5 years ago

Emergence of dalbavancin non-susceptible, vancomycin-intermediate Staphylococcus aureus (VISA) after treatment of MRSA central line-associated bloodstream infection with a dalbavancin- and vancomycin-containing regimen

Dalbavancin is a long-acting lipoglycopeptide with activity against Gram-positives, including methicillin-resistant Staphylococcus aureus(MRSA). The potential for lipoglycopeptides, with half-lives greater than one-week, to select for resistance is unknown. Here we explore a case of MRSA central line-associated blood stream infection in which dalbavancin and vancomycin non-susceptibility emerged in a urine isolate collected after the patient was treated with vancomycin and dalbavancin sequentially.

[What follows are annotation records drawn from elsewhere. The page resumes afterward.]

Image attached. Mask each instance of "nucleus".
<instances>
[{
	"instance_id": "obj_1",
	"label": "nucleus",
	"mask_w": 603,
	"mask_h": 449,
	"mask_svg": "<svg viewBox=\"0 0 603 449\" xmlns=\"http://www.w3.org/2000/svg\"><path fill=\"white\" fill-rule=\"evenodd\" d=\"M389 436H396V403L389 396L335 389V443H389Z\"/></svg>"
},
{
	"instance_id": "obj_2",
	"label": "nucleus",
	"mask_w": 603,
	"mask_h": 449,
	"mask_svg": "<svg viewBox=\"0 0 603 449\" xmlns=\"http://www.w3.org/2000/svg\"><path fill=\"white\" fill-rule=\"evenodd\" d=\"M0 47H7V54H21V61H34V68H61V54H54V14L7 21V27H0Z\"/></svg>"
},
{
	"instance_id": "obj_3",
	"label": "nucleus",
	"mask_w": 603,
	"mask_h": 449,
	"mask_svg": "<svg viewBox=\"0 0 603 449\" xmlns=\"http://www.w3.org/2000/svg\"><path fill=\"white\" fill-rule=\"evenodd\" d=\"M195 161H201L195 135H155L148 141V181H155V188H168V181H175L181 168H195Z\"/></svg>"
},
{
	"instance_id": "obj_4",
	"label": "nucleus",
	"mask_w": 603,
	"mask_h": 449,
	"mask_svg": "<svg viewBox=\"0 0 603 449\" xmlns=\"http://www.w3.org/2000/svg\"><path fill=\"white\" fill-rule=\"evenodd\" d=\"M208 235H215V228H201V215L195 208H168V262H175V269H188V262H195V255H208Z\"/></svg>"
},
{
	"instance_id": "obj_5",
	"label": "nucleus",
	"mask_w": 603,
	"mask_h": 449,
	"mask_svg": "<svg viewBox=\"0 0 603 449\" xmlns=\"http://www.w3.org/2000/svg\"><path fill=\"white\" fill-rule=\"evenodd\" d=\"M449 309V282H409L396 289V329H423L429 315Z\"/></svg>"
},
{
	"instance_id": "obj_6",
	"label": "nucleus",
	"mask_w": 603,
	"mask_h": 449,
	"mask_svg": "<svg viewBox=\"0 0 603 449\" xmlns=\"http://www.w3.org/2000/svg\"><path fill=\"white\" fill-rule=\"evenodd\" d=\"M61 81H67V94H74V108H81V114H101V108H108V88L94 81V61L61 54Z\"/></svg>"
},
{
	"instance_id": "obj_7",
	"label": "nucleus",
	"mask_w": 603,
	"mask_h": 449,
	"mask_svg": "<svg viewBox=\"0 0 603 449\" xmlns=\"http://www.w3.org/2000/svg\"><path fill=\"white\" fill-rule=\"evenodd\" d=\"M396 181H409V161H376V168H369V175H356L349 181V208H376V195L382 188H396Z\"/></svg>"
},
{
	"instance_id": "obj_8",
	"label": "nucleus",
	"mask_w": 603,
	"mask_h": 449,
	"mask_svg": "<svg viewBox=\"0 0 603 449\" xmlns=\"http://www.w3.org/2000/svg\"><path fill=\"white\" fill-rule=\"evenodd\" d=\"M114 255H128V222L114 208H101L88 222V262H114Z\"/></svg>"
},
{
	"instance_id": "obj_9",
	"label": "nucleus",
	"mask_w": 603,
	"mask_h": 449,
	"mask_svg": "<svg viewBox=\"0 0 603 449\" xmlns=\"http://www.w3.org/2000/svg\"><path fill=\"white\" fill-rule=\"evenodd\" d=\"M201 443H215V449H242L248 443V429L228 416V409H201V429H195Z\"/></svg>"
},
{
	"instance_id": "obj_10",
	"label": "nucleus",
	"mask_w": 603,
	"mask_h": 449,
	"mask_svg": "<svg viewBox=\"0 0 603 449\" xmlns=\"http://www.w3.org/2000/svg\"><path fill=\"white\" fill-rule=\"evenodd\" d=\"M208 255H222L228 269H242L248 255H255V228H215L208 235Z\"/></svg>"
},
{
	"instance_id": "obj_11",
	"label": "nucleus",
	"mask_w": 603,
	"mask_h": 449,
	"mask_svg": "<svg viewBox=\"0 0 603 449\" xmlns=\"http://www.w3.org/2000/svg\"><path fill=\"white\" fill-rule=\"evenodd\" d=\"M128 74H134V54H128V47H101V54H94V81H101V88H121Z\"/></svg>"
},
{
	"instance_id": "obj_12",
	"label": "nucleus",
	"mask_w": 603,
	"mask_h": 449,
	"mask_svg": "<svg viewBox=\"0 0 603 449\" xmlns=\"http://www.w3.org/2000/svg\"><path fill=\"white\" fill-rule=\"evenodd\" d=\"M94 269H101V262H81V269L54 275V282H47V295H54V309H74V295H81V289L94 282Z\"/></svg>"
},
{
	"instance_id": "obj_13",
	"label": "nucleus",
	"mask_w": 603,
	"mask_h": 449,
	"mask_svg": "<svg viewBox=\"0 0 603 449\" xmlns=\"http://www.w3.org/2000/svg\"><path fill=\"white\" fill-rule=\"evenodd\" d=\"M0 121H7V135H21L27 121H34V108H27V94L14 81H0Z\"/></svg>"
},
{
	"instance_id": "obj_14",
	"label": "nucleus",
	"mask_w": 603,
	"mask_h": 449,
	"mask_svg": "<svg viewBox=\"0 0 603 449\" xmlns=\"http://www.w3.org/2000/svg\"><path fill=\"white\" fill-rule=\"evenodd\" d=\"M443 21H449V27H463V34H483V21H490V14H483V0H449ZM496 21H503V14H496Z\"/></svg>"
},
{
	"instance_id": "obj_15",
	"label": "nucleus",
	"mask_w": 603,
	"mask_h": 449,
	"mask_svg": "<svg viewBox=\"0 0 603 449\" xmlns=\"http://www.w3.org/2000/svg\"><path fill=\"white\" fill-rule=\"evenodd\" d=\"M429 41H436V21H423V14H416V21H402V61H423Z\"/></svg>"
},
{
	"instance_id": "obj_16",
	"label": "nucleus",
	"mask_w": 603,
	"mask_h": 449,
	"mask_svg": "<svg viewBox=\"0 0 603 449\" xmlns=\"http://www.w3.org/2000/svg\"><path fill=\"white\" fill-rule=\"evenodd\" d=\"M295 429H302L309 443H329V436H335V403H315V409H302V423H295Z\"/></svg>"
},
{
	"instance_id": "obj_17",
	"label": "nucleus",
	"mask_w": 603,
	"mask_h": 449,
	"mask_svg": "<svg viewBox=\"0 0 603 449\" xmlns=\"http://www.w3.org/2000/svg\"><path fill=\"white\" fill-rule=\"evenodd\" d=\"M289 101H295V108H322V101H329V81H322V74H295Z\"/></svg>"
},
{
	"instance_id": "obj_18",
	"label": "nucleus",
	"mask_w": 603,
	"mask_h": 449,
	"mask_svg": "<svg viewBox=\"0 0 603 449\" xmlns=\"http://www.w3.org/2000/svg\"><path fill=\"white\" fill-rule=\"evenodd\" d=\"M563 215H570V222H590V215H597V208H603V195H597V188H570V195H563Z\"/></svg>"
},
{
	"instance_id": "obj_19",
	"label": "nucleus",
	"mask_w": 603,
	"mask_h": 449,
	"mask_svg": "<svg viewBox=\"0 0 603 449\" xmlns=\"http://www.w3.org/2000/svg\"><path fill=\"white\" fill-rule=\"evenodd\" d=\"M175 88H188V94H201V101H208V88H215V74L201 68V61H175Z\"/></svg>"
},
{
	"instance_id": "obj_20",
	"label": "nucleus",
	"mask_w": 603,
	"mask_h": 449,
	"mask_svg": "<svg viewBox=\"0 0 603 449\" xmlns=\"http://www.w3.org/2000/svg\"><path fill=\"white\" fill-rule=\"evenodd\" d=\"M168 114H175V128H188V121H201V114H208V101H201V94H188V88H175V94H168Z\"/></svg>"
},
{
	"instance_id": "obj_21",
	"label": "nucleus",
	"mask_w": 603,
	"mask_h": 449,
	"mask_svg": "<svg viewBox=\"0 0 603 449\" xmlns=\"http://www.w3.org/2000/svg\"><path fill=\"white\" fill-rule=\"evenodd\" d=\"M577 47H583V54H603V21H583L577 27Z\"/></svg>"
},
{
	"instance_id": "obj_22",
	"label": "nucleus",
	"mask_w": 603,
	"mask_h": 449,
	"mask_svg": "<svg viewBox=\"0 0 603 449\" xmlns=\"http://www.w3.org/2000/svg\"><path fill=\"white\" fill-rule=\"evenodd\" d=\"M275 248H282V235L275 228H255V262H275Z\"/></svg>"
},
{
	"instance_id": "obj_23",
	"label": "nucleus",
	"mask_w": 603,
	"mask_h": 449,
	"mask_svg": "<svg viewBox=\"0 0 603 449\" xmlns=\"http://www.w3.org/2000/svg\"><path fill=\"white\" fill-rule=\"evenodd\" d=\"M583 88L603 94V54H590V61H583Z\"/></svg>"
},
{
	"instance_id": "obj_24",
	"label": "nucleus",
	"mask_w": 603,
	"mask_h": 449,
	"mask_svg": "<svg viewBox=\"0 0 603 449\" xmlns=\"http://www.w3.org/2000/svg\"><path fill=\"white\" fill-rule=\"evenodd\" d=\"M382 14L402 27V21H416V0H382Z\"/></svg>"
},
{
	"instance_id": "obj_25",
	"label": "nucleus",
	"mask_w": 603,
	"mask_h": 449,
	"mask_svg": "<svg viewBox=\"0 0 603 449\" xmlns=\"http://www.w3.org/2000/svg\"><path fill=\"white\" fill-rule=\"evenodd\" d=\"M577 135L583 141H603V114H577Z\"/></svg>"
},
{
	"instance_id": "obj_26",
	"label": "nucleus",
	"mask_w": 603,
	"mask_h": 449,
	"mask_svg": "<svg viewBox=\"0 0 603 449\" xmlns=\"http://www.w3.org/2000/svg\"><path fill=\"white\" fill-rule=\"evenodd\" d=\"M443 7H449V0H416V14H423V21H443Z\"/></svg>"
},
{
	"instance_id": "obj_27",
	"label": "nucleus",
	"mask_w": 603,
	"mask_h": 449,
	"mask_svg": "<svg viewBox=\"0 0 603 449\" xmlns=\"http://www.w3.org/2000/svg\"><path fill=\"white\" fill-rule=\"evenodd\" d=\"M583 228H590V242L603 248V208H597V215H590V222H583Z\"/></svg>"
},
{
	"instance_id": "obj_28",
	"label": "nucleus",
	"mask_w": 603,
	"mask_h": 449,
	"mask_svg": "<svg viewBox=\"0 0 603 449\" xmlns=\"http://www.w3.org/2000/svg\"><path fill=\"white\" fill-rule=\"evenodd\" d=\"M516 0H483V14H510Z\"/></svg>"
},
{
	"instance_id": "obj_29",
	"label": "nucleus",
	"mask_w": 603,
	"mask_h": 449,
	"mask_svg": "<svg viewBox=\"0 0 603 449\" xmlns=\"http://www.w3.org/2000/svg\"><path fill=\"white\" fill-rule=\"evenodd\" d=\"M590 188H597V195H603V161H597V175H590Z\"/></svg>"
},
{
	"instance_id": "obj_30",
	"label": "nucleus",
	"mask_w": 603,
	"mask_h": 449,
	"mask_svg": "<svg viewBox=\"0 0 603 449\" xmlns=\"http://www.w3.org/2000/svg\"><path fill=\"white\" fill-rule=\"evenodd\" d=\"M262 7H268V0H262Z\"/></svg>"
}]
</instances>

Methods Isolates from blood and urine underwent susceptibility testing, and whole genome sequencing (WGS). The blood isolate was subjected to successive passage in vitro in the presence of escalating dalbavancin concentrations and the emergent isolate was subjected to repeat susceptibility testing and WGS. Results The blood isolate was fully susceptible to vancomycin, however, MICs of the urine isolate to dalbavancin, vancomycin, telavancin and daptomycin were ≥4-fold higher than the blood-derived strain. Both strains were indistinguishable by spa and variable number tandem repeat (VNTR) typing, and WGS revealed only 7 variants, indicating clonality. Four variants affected genes, including a non-synonymous change in yvqF, which has been implicated in glycopeptide resistance. Vancomycin and dalbavancin non-susceptibility emerged in the blood isolate after successive passage in vitro in the presence of dalbavancin, and WGS identified a single non-synonymous variant in yvqF. Conclusions This is the first case in which VISA has emerged in the context of a dalbavancin-containing regimen. The selection for cross-resistance to vancomycin in vitro by dalbavancin exposure alone is troubling. Clinicians should be aware of the possibility for emergence of dalbavancin non-susceptibility and glycopeptide cross-resistance arising following therapy.